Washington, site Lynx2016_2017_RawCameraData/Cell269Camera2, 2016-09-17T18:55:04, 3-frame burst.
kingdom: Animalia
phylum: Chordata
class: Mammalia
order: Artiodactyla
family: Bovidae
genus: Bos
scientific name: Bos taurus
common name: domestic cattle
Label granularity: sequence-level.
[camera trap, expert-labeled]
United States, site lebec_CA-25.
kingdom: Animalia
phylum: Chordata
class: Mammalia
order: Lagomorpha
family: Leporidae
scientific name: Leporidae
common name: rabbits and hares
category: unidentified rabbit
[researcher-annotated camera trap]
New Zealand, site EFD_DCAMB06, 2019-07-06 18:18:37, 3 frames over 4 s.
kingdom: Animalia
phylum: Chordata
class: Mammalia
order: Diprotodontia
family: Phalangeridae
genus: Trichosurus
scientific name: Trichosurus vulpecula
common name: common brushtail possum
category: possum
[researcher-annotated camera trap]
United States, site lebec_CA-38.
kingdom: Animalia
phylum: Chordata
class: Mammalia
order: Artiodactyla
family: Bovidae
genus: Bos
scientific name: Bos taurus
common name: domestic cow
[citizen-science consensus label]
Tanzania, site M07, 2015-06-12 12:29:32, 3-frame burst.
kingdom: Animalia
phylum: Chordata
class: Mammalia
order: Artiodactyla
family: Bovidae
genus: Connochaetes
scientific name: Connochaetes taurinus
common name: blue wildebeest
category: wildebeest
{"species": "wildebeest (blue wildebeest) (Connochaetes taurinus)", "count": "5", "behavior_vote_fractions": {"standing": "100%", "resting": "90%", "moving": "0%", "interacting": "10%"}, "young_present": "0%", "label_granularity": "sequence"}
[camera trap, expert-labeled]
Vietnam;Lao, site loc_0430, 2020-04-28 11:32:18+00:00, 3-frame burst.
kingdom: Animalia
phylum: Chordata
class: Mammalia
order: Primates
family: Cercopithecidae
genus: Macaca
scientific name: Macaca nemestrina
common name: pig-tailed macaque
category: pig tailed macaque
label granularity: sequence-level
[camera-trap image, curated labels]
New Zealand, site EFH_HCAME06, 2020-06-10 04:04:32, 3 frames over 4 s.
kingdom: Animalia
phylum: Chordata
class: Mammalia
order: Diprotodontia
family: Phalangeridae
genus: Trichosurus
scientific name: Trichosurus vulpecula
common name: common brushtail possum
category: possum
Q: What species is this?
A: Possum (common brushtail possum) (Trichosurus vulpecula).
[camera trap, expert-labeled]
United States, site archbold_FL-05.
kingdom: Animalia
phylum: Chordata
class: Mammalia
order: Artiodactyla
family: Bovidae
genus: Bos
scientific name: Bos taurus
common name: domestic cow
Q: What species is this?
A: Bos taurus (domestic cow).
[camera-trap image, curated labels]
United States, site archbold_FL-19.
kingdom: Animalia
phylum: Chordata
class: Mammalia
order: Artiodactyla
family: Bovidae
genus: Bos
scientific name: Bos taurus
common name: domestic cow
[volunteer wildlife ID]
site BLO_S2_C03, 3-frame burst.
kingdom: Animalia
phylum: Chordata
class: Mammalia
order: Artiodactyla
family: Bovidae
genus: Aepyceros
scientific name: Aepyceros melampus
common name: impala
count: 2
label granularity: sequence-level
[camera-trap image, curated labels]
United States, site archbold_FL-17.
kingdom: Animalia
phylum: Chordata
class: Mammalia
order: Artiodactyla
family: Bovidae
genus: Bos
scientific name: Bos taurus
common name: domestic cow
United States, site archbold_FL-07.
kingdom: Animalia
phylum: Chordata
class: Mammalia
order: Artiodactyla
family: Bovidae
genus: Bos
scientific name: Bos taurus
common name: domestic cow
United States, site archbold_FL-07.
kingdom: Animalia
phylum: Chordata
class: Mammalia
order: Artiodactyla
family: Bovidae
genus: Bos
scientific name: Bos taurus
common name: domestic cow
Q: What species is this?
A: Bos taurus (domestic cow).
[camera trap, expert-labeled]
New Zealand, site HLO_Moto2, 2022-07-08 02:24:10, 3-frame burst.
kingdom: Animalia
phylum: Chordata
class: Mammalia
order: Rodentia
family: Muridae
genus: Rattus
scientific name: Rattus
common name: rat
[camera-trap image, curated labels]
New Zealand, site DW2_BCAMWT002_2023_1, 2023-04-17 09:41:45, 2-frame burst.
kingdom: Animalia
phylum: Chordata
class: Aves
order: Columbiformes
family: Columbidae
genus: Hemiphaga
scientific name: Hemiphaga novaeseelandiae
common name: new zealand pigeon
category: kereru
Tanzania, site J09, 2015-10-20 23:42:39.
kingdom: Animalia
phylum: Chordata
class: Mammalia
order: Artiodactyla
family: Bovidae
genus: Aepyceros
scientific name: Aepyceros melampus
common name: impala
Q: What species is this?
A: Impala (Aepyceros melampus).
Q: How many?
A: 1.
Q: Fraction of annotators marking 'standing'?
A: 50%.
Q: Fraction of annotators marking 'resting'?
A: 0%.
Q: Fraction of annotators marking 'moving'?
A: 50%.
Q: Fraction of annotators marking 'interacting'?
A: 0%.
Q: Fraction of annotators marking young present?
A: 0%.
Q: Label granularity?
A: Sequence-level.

· · · · · · ·

> [The problem]:
Repeat every entry word for word.

> [Written response]:
Washington, site Lynx2016_2017_RawCameraData/Cell269Camera2, 2016-09-17T18:55:04, 3-frame burst.
kingdom: Animalia
phylum: Chordata
class: Mammalia
order: Artiodactyla
family: Bovidae
genus: Bos
scientific name: Bos taurus
common name: domestic cattle
Label granularity: sequence-level.
[camera trap, expert-labeled]
United States, site lebec_CA-25.
kingdom: Animalia
phylum: Chordata
class: Mammalia
order: Lagomorpha
family: Leporidae
scientific name: Leporidae
common name: rabbits and hares
category: unidentified rabbit
[researcher-annotated camera trap]
New Zealand, site EFD_DCAMB06, 2019-07-06 18:18:37, 3 frames over 4 s.
kingdom: Animalia
phylum: Chordata
class: Mammalia
order: Diprotodontia
family: Phalangeridae
genus: Trichosurus
scientific name: Trichosurus vulpecula
common name: common brushtail possum
category: possum
[researcher-annotated camera trap]
United States, site lebec_CA-38.
kingdom: Animalia
phylum: Chordata
class: Mammalia
order: Artiodactyla
family: Bovidae
genus: Bos
scientific name: Bos taurus
common name: domestic cow
[citizen-science consensus label]
Tanzania, site M07, 2015-06-12 12:29:32, 3-frame burst.
kingdom: Animalia
phylum: Chordata
class: Mammalia
order: Artiodactyla
family: Bovidae
genus: Connochaetes
scientific name: Connochaetes taurinus
common name: blue wildebeest
category: wildebeest
{"species": "wildebeest (blue wildebeest) (Connochaetes taurinus)", "count": "5", "behavior_vote_fractions": {"standing": "100%", "resting": "90%", "moving": "0%", "interacting": "10%"}, "young_present": "0%", "label_granularity": "sequence"}
[camera trap, expert-labeled]
Vietnam;Lao, site loc_0430, 2020-04-28 11:32:18+00:00, 3-frame burst.
kingdom: Animalia
phylum: Chordata
class: Mammalia
order: Primates
family: Cercopithecidae
genus: Macaca
scientific name: Macaca nemestrina
common name: pig-tailed macaque
category: pig tailed macaque
label granularity: sequence-level
[camera-trap image, curated labels]
New Zealand, site EFH_HCAME06, 2020-06-10 04:04:32, 3 frames over 4 s.
kingdom: Animalia
phylum: Chordata
class: Mammalia
order: Diprotodontia
family: Phalangeridae
genus: Trichosurus
scientific name: Trichosurus vulpecula
common name: common brushtail possum
category: possum
Q: What species is this?
A: Possum (common brushtail possum) (Trichosurus vulpecula).
[camera trap, expert-labeled]
United States, site archbold_FL-05.
kingdom: Animalia
phylum: Chordata
class: Mammalia
order: Artiodactyla
family: Bovidae
genus: Bos
scientific name: Bos taurus
common name: domestic cow
Q: What species is this?
A: Bos taurus (domestic cow).
[camera-trap image, curated labels]
United States, site archbold_FL-19.
kingdom: Animalia
phylum: Chordata
class: Mammalia
order: Artiodactyla
family: Bovidae
genus: Bos
scientific name: Bos taurus
common name: domestic cow
[volunteer wildlife ID]
site BLO_S2_C03, 3-frame burst.
kingdom: Animalia
phylum: Chordata
class: Mammalia
order: Artiodactyla
family: Bovidae
genus: Aepyceros
scientific name: Aepyceros melampus
common name: impala
count: 2
label granularity: sequence-level
[camera-trap image, curated labels]
United States, site archbold_FL-17.
kingdom: Animalia
phylum: Chordata
class: Mammalia
order: Artiodactyla
family: Bovidae
genus: Bos
scientific name: Bos taurus
common name: domestic cow
United States, site archbold_FL-07.
kingdom: Animalia
phylum: Chordata
class: Mammalia
order: Artiodactyla
family: Bovidae
genus: Bos
scientific name: Bos taurus
common name: domestic cow
United States, site archbold_FL-07.
kingdom: Animalia
phylum: Chordata
class: Mammalia
order: Artiodactyla
family: Bovidae
genus: Bos
scientific name: Bos taurus
common name: domestic cow
Q: What species is this?
A: Bos taurus (domestic cow).
[camera trap, expert-labeled]
New Zealand, site HLO_Moto2, 2022-07-08 02:24:10, 3-frame burst.
kingdom: Animalia
phylum: Chordata
class: Mammalia
order: Rodentia
family: Muridae
genus: Rattus
scientific name: Rattus
common name: rat
[camera-trap image, curated labels]
New Zealand, site DW2_BCAMWT002_2023_1, 2023-04-17 09:41:45, 2-frame burst.
kingdom: Animalia
phylum: Chordata
class: Aves
order: Columbiformes
family: Columbidae
genus: Hemiphaga
scientific name: Hemiphaga novaeseelandiae
common name: new zealand pigeon
category: kereru
Tanzania, site J09, 2015-10-20 23:42:39.
kingdom: Animalia
phylum: Chordata
class: Mammalia
order: Artiodactyla
family: Bovidae
genus: Aepyceros
scientific name: Aepyceros melampus
common name: impala
Q: What species is this?
A: Impala (Aepyceros melampus).
Q: How many?
A: 1.
Q: Fraction of annotators marking 'standing'?
A: 50%.
Q: Fraction of annotators marking 'resting'?
A: 0%.
Q: Fraction of annotators marking 'moving'?
A: 50%.
Q: Fraction of annotators marking 'interacting'?
A: 0%.
Q: Fraction of annotators marking young present?
A: 0%.
Q: Label granularity?
A: Sequence-level.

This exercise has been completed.